The consolidation, if approved, would result in an estimated savings of $6.8 million by closing the Dallas Processing and Distribution Center and cutting nearly 1,000 jobs there.

A public meeting on the proposal is scheduled for 7 p.m. Dec. 8 at the Grapevine Convention Center.

Faced with a 20 percent decline in first-class mail since 2006, the Postal Service is exploring ways to cut costs and close a massive operating deficit that resulted in a $5.1 billion loss in the fiscal year that ended Sept. 30.

"I strongly emphasize this is a proposal," Sam Bolen, a Postal Service spokesman in Austin, said Wednesday. "We're looking at all of our mail-processing centers across the country."

As part of the proposed reorganization, all the mail from North Texas that now comes into the Fort Worth Processing and Distribution Center and its counterpart in Dallas to be canceled and sorted would instead go through the Coppell distribution center. Other mail-processing and sorting duties now handled in Dallas would be shifted to Fort Worth.
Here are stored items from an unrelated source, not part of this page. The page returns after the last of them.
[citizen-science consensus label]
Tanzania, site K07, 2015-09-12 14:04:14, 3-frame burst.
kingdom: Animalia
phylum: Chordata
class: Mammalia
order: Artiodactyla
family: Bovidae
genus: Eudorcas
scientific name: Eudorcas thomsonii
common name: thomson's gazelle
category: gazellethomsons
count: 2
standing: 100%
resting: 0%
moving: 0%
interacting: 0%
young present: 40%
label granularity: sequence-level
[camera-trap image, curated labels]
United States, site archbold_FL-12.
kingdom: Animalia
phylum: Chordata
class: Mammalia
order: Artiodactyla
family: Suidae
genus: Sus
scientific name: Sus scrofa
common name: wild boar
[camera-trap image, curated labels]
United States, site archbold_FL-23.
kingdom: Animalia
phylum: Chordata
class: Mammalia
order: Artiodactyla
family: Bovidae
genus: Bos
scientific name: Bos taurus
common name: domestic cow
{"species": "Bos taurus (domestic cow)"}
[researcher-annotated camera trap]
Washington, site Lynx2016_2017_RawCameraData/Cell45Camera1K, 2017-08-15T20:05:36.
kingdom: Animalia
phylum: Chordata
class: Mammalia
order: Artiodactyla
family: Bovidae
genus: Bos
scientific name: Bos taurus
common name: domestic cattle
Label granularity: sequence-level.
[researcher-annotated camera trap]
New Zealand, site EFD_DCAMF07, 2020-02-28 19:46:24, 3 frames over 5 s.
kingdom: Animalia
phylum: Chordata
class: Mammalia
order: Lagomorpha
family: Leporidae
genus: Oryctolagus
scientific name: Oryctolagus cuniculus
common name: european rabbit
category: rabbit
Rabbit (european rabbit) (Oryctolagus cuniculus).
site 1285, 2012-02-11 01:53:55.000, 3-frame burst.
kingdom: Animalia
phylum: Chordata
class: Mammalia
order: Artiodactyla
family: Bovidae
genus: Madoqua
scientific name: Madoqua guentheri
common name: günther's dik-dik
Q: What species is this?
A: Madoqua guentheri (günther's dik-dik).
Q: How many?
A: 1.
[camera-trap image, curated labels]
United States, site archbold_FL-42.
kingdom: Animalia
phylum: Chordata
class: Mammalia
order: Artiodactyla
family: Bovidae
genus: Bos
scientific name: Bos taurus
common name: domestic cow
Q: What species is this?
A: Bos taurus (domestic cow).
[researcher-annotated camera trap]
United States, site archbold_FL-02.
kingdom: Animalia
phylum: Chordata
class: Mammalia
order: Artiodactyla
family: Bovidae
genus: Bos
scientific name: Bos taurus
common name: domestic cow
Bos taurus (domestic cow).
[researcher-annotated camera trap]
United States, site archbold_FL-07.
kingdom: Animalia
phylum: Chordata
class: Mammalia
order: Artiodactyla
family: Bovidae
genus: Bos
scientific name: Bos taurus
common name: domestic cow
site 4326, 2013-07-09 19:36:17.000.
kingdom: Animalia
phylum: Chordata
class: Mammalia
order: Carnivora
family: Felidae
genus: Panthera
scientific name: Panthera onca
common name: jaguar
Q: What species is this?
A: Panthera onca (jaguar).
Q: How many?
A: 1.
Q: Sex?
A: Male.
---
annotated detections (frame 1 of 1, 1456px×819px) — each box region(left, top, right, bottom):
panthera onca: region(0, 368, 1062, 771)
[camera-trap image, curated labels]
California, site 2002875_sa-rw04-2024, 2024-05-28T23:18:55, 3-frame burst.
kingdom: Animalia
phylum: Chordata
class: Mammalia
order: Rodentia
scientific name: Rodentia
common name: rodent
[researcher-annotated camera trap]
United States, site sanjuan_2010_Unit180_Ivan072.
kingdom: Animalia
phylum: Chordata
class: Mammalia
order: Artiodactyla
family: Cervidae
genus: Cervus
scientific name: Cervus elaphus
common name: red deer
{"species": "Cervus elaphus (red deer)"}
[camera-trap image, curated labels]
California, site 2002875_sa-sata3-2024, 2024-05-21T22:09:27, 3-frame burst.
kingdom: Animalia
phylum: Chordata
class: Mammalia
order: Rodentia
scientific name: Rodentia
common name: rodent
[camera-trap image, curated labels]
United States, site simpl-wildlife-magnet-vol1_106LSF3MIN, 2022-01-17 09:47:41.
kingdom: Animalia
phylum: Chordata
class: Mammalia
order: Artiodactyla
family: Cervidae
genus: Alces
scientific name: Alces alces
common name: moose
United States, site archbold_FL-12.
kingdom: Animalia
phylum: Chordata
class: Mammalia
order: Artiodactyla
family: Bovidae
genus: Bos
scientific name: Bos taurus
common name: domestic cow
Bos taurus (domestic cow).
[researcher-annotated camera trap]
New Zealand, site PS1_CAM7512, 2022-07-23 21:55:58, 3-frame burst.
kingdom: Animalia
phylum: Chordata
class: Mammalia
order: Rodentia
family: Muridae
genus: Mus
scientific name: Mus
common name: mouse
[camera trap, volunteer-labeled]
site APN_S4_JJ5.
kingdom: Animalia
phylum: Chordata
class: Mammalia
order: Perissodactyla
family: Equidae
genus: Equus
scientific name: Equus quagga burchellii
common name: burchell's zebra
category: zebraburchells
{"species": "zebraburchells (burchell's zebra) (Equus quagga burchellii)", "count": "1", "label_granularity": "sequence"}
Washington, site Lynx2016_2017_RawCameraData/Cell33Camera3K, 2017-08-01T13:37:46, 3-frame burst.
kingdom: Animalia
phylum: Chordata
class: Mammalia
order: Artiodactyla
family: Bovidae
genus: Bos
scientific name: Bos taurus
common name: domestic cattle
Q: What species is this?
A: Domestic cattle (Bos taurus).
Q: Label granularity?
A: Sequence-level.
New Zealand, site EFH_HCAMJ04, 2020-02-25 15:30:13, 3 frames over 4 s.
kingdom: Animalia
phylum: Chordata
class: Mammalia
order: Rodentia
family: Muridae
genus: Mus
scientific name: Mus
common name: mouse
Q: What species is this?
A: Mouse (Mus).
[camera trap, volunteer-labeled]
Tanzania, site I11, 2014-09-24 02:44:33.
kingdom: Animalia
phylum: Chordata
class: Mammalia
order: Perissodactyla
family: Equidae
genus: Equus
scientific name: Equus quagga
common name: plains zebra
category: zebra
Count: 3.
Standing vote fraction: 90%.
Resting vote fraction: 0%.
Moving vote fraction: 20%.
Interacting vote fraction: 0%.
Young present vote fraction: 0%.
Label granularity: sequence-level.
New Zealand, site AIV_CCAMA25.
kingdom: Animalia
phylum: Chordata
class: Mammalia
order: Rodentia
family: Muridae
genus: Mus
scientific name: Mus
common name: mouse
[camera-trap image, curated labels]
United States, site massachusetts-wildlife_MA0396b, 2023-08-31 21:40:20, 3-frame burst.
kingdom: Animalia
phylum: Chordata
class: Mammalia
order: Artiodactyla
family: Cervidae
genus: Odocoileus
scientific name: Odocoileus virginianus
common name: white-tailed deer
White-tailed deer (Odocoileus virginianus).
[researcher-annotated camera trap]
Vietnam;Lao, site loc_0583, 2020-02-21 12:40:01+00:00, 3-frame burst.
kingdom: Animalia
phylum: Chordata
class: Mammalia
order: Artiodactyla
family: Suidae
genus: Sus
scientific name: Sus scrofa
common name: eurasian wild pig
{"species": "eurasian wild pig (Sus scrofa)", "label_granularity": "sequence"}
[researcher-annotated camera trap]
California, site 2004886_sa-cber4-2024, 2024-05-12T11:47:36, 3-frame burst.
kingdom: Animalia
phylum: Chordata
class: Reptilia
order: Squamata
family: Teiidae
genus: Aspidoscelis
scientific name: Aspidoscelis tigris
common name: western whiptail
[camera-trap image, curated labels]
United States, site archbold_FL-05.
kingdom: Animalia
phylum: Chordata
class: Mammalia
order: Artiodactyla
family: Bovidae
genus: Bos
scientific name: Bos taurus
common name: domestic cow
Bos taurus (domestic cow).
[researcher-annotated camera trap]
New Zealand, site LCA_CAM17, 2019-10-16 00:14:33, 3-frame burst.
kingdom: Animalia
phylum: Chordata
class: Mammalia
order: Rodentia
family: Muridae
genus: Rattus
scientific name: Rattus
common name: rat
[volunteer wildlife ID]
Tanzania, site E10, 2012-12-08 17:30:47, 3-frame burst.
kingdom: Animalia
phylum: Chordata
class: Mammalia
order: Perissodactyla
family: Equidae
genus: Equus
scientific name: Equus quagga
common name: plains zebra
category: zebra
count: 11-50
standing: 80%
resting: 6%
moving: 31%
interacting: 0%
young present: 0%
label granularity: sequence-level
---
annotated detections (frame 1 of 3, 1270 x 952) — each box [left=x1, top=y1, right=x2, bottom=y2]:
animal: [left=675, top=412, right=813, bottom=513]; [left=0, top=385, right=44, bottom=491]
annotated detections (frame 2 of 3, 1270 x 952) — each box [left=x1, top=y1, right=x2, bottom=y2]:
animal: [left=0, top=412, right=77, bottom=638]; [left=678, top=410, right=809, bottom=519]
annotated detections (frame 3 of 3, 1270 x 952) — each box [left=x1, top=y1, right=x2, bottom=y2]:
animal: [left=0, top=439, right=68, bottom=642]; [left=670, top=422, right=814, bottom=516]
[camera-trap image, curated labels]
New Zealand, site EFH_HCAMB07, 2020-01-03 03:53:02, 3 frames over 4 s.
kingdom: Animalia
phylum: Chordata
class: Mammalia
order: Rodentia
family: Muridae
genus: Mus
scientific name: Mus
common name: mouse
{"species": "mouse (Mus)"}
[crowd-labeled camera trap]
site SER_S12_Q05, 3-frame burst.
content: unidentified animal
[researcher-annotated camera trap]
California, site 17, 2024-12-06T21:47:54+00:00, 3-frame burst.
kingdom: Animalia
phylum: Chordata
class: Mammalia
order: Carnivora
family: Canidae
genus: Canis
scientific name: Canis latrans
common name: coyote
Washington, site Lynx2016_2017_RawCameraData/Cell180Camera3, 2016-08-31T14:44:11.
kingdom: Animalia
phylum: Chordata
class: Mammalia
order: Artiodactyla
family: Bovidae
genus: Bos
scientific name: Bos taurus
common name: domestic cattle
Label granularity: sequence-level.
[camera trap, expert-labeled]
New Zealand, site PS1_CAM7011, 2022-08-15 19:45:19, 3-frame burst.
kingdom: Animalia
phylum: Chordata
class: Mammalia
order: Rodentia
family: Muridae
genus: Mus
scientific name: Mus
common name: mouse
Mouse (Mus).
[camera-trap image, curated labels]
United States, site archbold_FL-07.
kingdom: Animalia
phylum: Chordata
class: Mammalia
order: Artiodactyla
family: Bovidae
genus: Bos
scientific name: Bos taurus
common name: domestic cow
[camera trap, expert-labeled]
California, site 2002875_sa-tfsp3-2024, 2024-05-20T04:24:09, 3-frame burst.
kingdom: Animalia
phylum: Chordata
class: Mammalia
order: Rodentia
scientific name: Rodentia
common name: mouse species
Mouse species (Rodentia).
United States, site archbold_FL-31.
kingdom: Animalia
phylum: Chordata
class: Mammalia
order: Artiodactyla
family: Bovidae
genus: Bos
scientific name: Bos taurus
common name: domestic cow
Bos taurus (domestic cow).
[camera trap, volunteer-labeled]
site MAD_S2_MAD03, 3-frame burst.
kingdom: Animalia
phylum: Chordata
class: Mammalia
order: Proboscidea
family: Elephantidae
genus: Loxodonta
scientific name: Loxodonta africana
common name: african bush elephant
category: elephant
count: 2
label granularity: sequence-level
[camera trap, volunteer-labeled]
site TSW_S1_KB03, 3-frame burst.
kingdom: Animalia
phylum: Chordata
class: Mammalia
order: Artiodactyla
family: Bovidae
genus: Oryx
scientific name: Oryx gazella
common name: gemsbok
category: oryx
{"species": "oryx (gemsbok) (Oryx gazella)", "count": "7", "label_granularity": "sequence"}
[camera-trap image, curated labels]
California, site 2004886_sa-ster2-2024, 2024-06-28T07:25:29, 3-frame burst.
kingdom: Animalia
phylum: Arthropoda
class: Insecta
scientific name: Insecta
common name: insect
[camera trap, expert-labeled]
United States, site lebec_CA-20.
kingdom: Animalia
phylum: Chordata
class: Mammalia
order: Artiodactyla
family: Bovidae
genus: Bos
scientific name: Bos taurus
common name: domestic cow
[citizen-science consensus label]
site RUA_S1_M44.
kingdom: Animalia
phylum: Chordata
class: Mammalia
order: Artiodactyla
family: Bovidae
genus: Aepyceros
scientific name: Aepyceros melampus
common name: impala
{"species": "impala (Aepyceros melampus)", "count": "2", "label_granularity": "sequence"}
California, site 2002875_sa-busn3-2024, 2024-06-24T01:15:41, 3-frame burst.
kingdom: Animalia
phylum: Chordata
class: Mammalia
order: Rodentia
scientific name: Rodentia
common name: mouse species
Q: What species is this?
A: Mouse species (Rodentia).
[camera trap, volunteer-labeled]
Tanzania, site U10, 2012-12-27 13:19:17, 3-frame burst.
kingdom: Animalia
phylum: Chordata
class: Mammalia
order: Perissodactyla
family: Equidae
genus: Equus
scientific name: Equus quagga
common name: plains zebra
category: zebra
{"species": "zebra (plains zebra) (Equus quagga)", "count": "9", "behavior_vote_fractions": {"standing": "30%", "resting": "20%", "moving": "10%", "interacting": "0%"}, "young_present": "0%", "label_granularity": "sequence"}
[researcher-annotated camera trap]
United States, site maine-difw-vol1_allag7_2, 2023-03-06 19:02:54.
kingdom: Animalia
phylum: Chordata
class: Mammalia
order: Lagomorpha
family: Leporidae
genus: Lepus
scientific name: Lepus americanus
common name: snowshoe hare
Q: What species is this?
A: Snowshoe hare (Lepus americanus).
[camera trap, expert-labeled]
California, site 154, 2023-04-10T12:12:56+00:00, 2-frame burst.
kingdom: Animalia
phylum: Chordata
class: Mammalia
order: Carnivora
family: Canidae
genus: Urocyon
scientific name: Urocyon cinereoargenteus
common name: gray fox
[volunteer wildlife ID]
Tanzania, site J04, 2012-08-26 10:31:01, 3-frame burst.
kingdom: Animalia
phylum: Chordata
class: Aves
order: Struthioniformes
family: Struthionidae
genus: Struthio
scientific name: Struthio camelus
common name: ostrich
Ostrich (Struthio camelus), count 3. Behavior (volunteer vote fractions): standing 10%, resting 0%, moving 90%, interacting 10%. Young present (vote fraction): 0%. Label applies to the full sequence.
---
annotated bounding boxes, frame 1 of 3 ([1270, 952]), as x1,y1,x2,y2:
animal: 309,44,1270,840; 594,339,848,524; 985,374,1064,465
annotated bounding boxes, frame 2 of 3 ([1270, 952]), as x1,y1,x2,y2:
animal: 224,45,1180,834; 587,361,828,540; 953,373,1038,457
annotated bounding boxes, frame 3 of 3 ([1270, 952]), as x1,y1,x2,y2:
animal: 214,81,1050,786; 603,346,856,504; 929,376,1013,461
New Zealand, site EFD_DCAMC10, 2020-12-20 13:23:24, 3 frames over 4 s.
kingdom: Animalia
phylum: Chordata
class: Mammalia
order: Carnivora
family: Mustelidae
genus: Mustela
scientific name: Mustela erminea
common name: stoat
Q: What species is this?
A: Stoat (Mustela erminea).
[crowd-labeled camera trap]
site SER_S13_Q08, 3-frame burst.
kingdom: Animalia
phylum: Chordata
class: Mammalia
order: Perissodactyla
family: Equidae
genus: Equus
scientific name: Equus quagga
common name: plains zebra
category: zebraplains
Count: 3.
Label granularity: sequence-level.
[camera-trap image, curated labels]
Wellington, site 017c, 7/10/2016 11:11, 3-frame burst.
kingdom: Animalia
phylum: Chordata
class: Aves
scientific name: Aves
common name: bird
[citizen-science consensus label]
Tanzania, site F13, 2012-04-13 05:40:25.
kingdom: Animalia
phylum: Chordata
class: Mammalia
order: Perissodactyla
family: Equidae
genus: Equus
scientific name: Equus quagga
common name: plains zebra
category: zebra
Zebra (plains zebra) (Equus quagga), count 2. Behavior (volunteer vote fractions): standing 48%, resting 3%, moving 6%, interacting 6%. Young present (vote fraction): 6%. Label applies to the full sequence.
The changes would result in a net increase of about 460 jobs in Coppell and Fort Worth, Bolen said, and a loss of about 980 in Dallas.

Bolen said it's too early to know how many new jobs would be created at each facility. The Fort Worth facility, at 4600 Mark IV Parkway, has 1,224 employees.

To help close the operating deficit, postal officials are trying to reorganize the entire system.

They want Congress' permission to reduce mail delivery to five days a week and close many smaller post offices and other facilities. Although the Postal Service does not receive any direct U.S. funds appropriated by Congress, it does cover its losses by borrowing from the U.S. Treasury.

One result of the proposed changes in Dallas-Fort Worth would be that first-class mail would go from next-day delivery to two-day delivery in a roughly 200-mile radius.

Bolen said that if the proposal is adopted, it would likely be implemented in mid-2012.